Di sisi lain banyak juga peternak pemula yang sedang merintis usaha peternakan serupa di wilayah lain yang memiliki SDA potensial (terkait dengan ketersediaan lahan untuk pakan) sebagai lokasi peternakan. Sama halnya dengan kondisi petani penggaduh, para peternak pemula tersebut umumnya memiliki permasalahan keterbatasan modal sehingga kapasitas usahanya belum optimal dibandingkan dengan potensi SDA yang dimilikinya. Salah satunya disebabkan harga bibit/bakalan kambing jenis PE yang mahal (jauh lebih mahal dari kambing kacang atau jawa randu) sehingga di butuhkan biaya investasi yang besar. Akses permodalan melalui lembaga keuangan (Bank atau BPR) selain kurang "ramah" dengan usaha ternak (khususnya kambing) juga menuntut bagi hasil yang terlalu tinggi (termasuk biaya administrasi, provisi, dan biaya-biaya lainnya) sehingga tidak menarik bagi peternak pemula.

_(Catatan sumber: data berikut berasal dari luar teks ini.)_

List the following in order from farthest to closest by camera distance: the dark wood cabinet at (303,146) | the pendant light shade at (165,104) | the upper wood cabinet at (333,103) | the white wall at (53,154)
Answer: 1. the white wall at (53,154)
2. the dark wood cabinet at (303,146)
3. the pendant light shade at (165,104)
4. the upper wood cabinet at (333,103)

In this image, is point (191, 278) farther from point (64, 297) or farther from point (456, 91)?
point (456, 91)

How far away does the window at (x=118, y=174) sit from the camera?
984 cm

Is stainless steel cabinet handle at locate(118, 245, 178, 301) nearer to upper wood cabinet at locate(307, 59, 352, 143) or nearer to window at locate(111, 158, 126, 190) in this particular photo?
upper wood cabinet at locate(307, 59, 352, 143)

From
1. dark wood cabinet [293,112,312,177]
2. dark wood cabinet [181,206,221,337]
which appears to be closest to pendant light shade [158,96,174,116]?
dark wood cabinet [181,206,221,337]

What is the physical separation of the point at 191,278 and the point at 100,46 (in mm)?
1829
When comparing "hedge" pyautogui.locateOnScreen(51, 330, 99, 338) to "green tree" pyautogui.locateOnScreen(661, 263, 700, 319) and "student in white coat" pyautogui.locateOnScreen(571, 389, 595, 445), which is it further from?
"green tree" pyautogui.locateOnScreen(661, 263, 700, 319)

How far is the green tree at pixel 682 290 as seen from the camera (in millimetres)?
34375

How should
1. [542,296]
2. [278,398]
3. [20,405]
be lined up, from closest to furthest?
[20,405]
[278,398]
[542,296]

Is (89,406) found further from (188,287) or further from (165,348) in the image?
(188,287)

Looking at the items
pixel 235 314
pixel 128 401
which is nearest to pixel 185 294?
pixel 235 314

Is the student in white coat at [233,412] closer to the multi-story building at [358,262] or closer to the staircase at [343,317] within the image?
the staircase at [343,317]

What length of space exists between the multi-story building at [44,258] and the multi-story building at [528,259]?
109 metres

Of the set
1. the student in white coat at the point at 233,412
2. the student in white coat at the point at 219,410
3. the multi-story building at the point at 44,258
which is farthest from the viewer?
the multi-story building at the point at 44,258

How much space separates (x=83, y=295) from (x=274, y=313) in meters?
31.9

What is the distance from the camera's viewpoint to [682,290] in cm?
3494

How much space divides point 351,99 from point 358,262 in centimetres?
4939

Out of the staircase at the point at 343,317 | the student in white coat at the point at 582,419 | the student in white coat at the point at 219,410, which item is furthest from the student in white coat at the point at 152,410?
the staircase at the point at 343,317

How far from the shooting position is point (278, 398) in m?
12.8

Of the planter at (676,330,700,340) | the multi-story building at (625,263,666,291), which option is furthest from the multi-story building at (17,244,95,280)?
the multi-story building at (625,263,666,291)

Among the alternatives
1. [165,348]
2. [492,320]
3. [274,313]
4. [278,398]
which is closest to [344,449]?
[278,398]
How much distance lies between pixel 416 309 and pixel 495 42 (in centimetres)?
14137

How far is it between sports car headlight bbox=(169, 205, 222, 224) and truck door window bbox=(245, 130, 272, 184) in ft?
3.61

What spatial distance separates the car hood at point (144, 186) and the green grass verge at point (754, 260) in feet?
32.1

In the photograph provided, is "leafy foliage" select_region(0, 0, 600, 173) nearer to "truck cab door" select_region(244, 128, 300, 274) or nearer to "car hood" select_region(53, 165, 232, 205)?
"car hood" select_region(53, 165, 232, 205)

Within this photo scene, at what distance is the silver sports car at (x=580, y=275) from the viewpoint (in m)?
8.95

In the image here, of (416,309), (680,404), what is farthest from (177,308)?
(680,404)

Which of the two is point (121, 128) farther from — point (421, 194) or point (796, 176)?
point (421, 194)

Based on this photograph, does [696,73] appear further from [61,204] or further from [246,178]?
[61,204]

Untuk itu diusulkan mendirikan semacam "BANK TERNAK" yang melakukan fungsi mediasi usaha peternakan (dalam hal ini Kambing PE). Bank didirikan oleh para pemilik usaha peternakan yang sudah senior (memiliki ternak banyak) dan/atau investor umum lainnya. Sebagai nasabahnya selaku debitor adalah para peternak yang masih kecil yang belum optimal karena kepemilikan ternak terbatas. Bank beroperasi dengan sistem bagi hasil (seperti pola syariah pada bank)yang menyediakan kambing dan bimbingan teknis peternakan (konsultan) dan pemasaran produksi. Hasil usaha ternak utama yaitu anakan dan/atau susu kambing merupakan objek yang diperhitungkan sebagai hasil usaha. Pendapatan lain (selain anakan dan/atau susu) menjadi hak peternak.
Perlu ditekankan juga bahwa komoditas BANK TERNAK tersebut adalah hewan ternak bukan uang seperti bank pada umumnya.

Contoh pola bagi hasil :
Jika kandang disediakan oleh Bank Ternak maka bagi hasil adalah 50-50 namun jika disediakan peternak secara mandiri/swadaya maka bagi hasil adalah 2/3 peternak dan 1/3 bank.

Mungkinkah???

1 komentar:

miqdardede mengatakan...

ide/pemikiran yg bagus gan, perlu dikaji lebih lanjut gan.